Date: February 23, 2023

/s/ Jodine J. Jenson Labrie

Jodine J. Jenson Labrie

Senior Vice President and

Chief Financial Officer of Enerplus Corporation


EXHIBIT 99.9

CERTIFICATION PURSUANT TO

18 U.S.C. SECTION 1350,

AS ADOPTED PURSUANT TO

SECTION 906 OF THE SARBANES-OXLEY ACT OF 2002

In connection with the annual report of Enerplus Corporation (the “Corporation”) on Form 40-F for the fiscal year ended December 31, 2022 as filed with the Securities and Exchange Commission on the date hereof (the “Report”), I, Ian C. Dundas, President and Chief Executive Officer of the Corporation, certify, pursuant to 18 U.S.C. Section 1350, as adopted pursuant to Section 906 of the Sarbanes-Oxley Act of 2002, that:

(1)The Report fully complies with the requirements of Section 13(a) or 15(d) of the Securities Exchange Act of 1934; and

(2)The information contained in the Report fairly presents, in all material respects, the financial condition and results of operations of the Corporation.

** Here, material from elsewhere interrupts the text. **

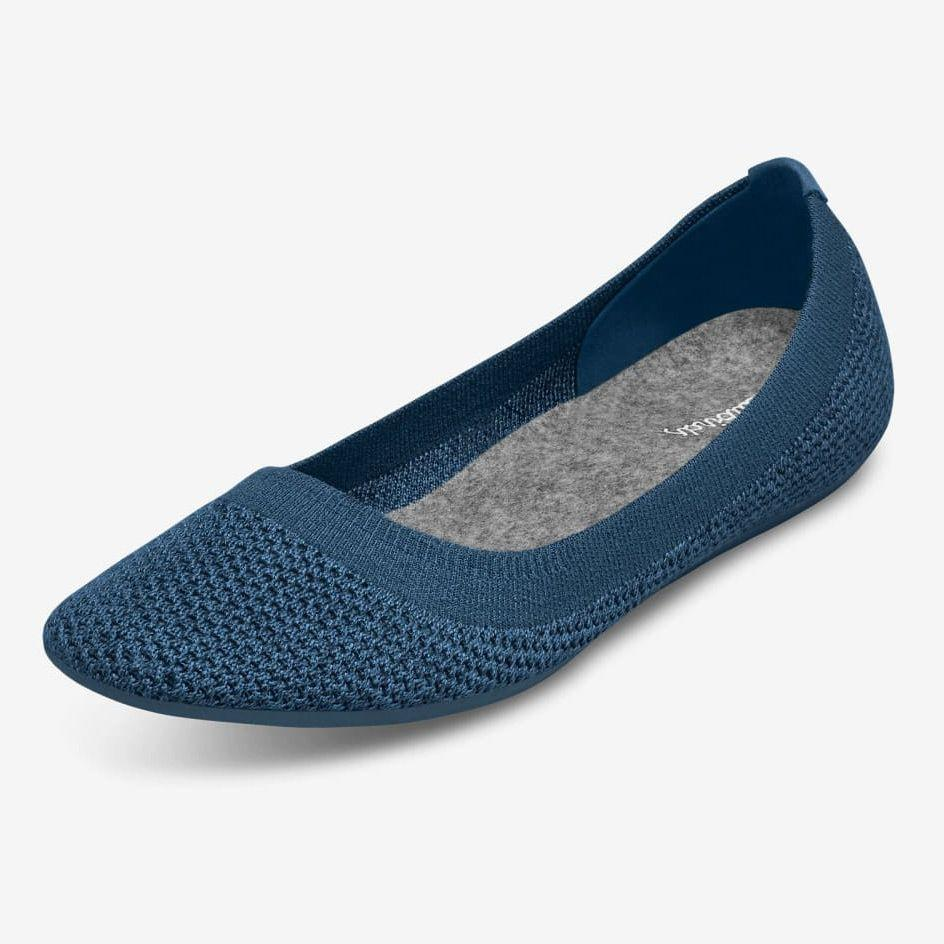 """<p><strong>Allbirds</strong></p><p>allbirds.com</p><p><strong>$95.00</strong></p><p><a href=""""https://go.redirectingat.com?id=74968X1596630&url=https%3A%2F%2Fwww.allbirds.com%2Fproducts%2Fwomens-tree-breezers&sref=https%3A%2F%2Fwww.goodhousekeeping.com%2Fclothing%2Fg33264582%2Fmost-comfortable-shoes%2F"""" rel=""""nofollow noopener"""" target=""""_blank"""" data-ylk=""""slk:Shop Now"""" class=""""link rapid-noclick-resp"""">Shop Now</a></p><p>Ballet flats are known for being one of the most uncomfortable style of shoes – but not any longer. The Tree Breezers from Allbirds have the brand's signature foam footbed and castor bean oil insole for more comfy walking. They're <strong>available in 16 shades in sizes 5-11 (including half sizes!)</strong>, so you'll want one of these in every color. </p>"""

President and Chief Executive Officer
of Enerplus Corporation

/s/ Ian C. Dundas

Ian C. Dundas
President and Chief Executive Officer
of Enerplus Corporation

February 23, 2023

The foregoing certification shall not be deemed “filed” for purposes of Section 18 of the Exchange Act or otherwise subject to the liability of that section. Such certification will not be deemed to be incorporated by reference into any filing under the Securities Act or the Exchange Act, except to the extent that the registrant specifically incorporates it by reference.


EXHIBIT 99.10

CERTIFICATION PURSUANT TO

18 U.S.C. SECTION 1350,

AS ADOPTED PURSUANT TO

SECTION 906 OF THE SARBANES-OXLEY ACT OF 2002

In connection with the annual report of Enerplus Corporation (the “Corporation”) on Form 40-F for the fiscal year ended December 31, 2022 as filed with the Securities and Exchange Commission on the date hereof (the “Report”), I, Jodine J. Jenson Labrie, Senior Vice President and Chief Financial Officer of the Corporation, certify, pursuant to 18 U.S.C. Section 1350, as adopted pursuant to Section 906 of the Sarbanes-Oxley Act of 2002, that:

(1)The Report fully complies with the requirements of Section 13(a) or 15(d) of the Securities Exchange Act of 1934; and

(2)The information contained in the Report fairly presents, in all material respects, the financial condition and results of operations of the Corporation.


Senior Vice President and
Chief Financial Officer of Enerplus Corporation

/s/ Jodine J. Jenson Labrie

Jodine J. Jenson Labrie
Senior Vice President and
Chief Financial Officer of Enerplus Corporation

February 23, 2023

The foregoing certification shall not be deemed “filed” for purposes of Section 18 of the Exchange Act or otherwise subject to the liability of that section. Such certification will not be deemed to be incorporated by reference into any filing under the Securities Act or the Exchange Act, except to the extent that the registrant specifically incorporates it by reference.